* Begin The data *

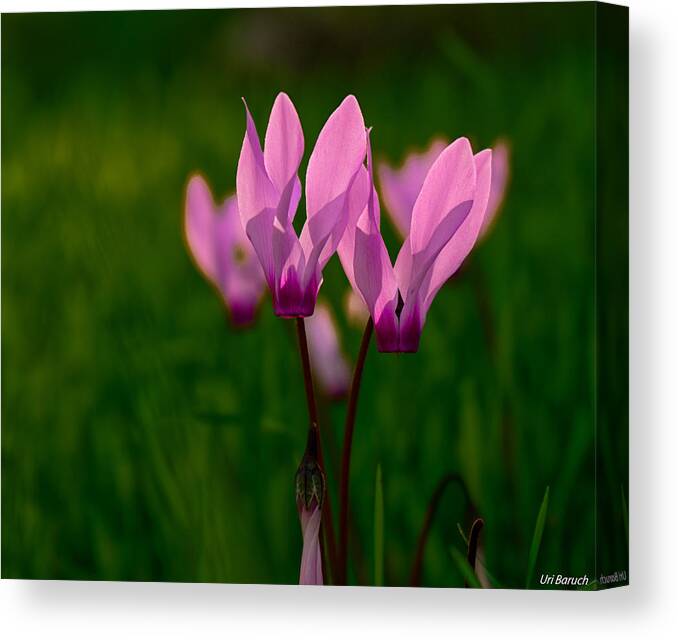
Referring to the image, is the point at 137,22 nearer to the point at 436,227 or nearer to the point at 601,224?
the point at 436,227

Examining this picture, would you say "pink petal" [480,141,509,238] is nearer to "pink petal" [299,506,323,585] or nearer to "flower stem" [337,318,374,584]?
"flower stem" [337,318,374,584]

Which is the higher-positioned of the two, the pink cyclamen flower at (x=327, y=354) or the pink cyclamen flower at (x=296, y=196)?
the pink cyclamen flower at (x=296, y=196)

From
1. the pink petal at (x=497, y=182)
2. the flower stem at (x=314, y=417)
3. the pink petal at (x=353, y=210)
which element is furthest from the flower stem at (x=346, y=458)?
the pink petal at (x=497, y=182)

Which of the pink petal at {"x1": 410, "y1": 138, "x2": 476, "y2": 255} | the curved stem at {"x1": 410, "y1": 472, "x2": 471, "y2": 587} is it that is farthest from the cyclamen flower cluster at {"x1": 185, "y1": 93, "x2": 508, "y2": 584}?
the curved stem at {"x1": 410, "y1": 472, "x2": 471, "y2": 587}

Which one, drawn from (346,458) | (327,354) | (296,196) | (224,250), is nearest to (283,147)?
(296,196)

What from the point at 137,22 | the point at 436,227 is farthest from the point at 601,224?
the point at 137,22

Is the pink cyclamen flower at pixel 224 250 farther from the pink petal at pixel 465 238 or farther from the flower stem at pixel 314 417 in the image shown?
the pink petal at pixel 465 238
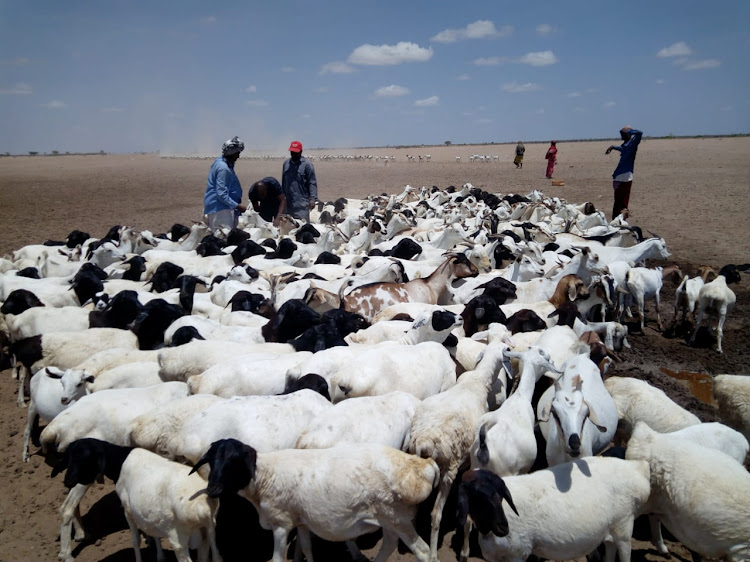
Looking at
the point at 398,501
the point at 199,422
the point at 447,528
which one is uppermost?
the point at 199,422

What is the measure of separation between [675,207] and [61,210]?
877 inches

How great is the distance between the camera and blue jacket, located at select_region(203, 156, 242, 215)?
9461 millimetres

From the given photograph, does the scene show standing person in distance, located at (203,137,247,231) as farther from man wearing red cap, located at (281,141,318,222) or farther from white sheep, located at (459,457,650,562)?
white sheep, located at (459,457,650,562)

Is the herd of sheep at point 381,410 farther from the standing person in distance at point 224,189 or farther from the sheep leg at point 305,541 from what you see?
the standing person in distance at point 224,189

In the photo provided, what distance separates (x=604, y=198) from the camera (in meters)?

* End The data *

▶ **What the task requires**
Without the pictures, write out every entry precisely as it appears.

▶ **Reply to the task**
Referring to the image, is the point at 137,22 nearer to the point at 436,227 or nearer to the point at 601,224?
the point at 436,227

Examining this picture, would you say "pink petal" [480,141,509,238] is nearer to "pink petal" [299,506,323,585] or nearer to "flower stem" [337,318,374,584]?
"flower stem" [337,318,374,584]

Which is the higher-positioned of the two, the pink cyclamen flower at (x=327, y=354) or the pink cyclamen flower at (x=296, y=196)?
the pink cyclamen flower at (x=296, y=196)

From
1. the pink petal at (x=497, y=182)
2. the flower stem at (x=314, y=417)
3. the pink petal at (x=353, y=210)
which element is furthest from the flower stem at (x=346, y=458)?
the pink petal at (x=497, y=182)

Which of the pink petal at {"x1": 410, "y1": 138, "x2": 476, "y2": 255} | the curved stem at {"x1": 410, "y1": 472, "x2": 471, "y2": 587} is it that is farthest from the cyclamen flower cluster at {"x1": 185, "y1": 93, "x2": 508, "y2": 584}?
the curved stem at {"x1": 410, "y1": 472, "x2": 471, "y2": 587}

Which one, drawn from (346,458) | (327,354) | (296,196) | (224,250), is nearest to (283,147)?
(296,196)

What from the point at 137,22 | the point at 436,227 is farthest from the point at 601,224?
the point at 137,22

Is the pink cyclamen flower at pixel 224 250 farther from the pink petal at pixel 465 238 or farther from the flower stem at pixel 314 417 in the image shown?
the pink petal at pixel 465 238
Looking at
the point at 398,501
the point at 199,422
the point at 447,528
which one is uppermost?
the point at 199,422

What is the measure of separation between [675,207] and [61,210]?
877 inches

How great is the distance between the camera and blue jacket, located at select_region(203, 156, 242, 215)?
9461 millimetres

From the given photograph, does the scene show standing person in distance, located at (203,137,247,231) as farther from man wearing red cap, located at (281,141,318,222) or farther from white sheep, located at (459,457,650,562)?
white sheep, located at (459,457,650,562)

Is the herd of sheep at point 381,410 farther from the standing person in distance at point 224,189 or farther from the sheep leg at point 305,541 from what you see?
the standing person in distance at point 224,189

In the photo provided, what distance separates (x=604, y=198) from the camera (in meters)?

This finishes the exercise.